Between gratitude and despair

Pastoral Messages | April 30, 2015

Spring has sprung here in the Quad Cities. Buds and flowers burst from trees that were bare just days ago. The once brown grass is lush and green. Tulips and daffodils and lilacs bring the kind of color that help us forget our gray February. It’s the kind of beauty that draws a thank you from even the least appreciative of souls. Multiple times a day this week, I’ve prayed this poem by e.e. cummings:

I thank You God for most this amazing
day: for the leaping greenly spirits of trees
and a blue true dream of sky; and for everything
which is natural which is infinite which is yes

(i who have died am alive again today,
and this is the sun’s birthday; this is the birth
day of life and of love and wings: and of the gay
great happening illimitably earth)

how should tasting touching hearing seeing
breathing any–lifted from the no
of all nothing–human merely being
doubt unimaginable You?

(now the ears of my ears awake and
now the eyes of my eyes are opened)

And even with this prayer running through my head, it’s impossible to ignore that in other corners of this planet there is not such life and possibility. From Baltimore to Nepal to Syria violence and destruction seem to rule the day. Seismic shifts, born from both tectonic plates and from human injustice and violence shake our world.

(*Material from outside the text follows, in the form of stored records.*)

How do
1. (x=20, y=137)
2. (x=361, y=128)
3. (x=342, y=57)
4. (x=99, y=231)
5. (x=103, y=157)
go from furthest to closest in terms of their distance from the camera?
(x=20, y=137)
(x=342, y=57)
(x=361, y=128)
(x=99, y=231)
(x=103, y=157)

It’s the kind of week when we are caught between gratitude and despair. We are reminded that our world is full of both great hope and great sorrow. We feel both lamentation and joy. It can be easy to get caught in one response to this world and forget about the other. And yet we somehow need both. Simply despairing, after all, would lead not only to great sorrow but also apathy. But knowing only our own delight would ignore the suffering of our brothers and sisters.

So perhaps we can take some clues from those last two lines of e. e. cumming’s poem. “(now the ears of my ears awake and now the eyes of my eyes are opened).” This may be just the way to live in our world full of great beauty and terrible injustice – to keep our ears awake and our eyes opened.

We can listen, really listen, to the hurting and brokenness of the world even as we keep our eyes open for glimpses of beauty and love. This may be our only chance to not only live a life full of gratitude and hope, but also to move toward the kind of transformative action that our world so desperately needs.